Content starts

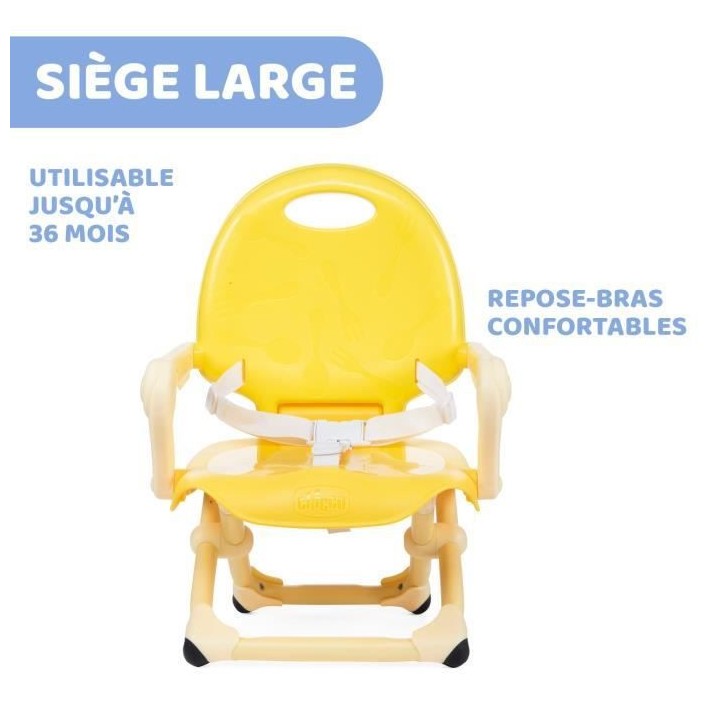 CHICCO - Rehausseur Pocket Snack Saffron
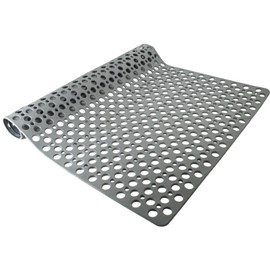 Tiamo TPE Non Slip Shower Mat 35.4"*23.6", Bath Matts for Inside Shower,Extra Large Bathtub Mat with Suction Cups and Big Drain Holes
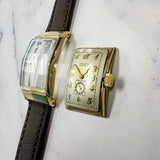 1948 Gruen Curvex Precision Watch Style 602 Cal. 370 17J 22x39mm Swiss 14K Gold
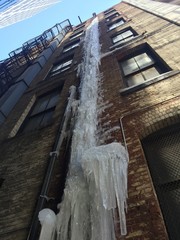 tall building with ice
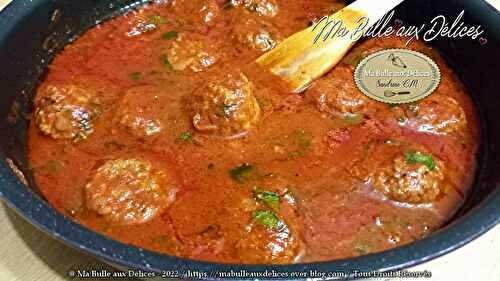 Boulettes de bœuf sauce tomate basilic
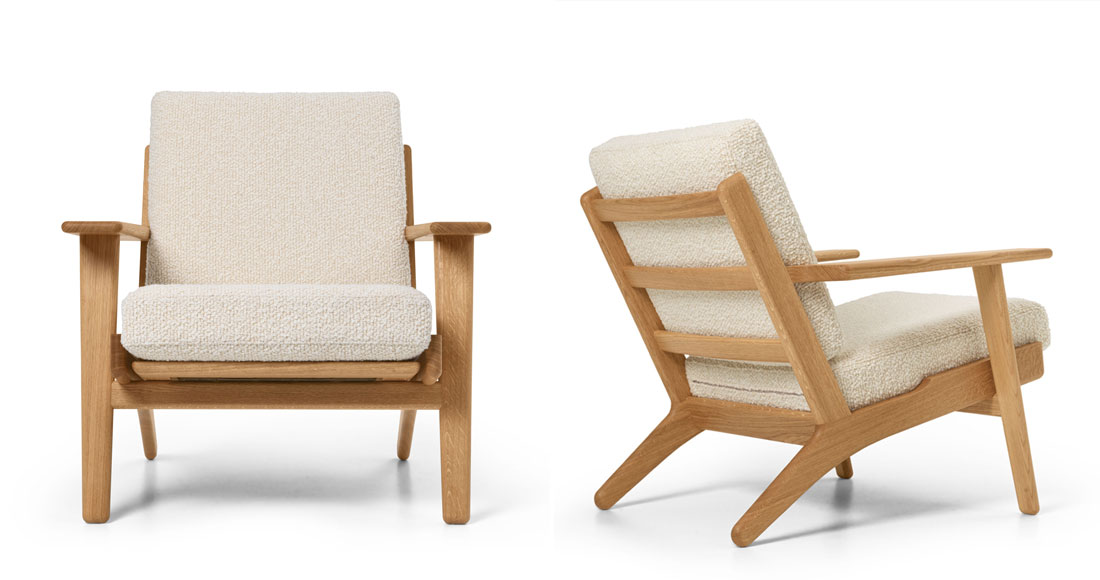 時を超えて愛される北欧デザインと安らぎの座り心地CH290ラウンジチェア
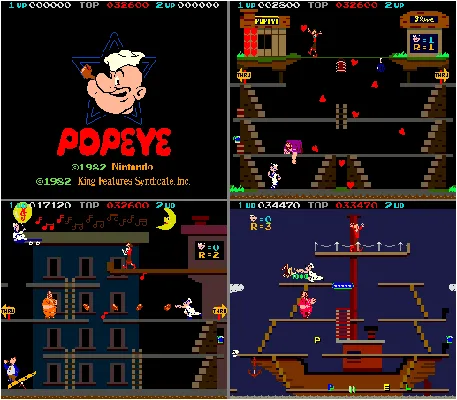 Schermata di Popeye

Content ends

▶ **Your goal**
Would you set down the records exactly, with no pictures included?

▶ **Solution for this exercise**
 CHICCO - Rehausseur Pocket Snack Saffron
 Tiamo TPE Non Slip Shower Mat 35.4"*23.6", Bath Matts for Inside Shower,Extra Large Bathtub Mat with Suction Cups and Big Drain Holes
 1948 Gruen Curvex Precision Watch Style 602 Cal. 370 17J 22x39mm Swiss 14K Gold
 tall building with ice
 Boulettes de bœuf sauce tomate basilic
 時を超えて愛される北欧デザインと安らぎの座り心地CH290ラウンジチェア
 Schermata di Popeye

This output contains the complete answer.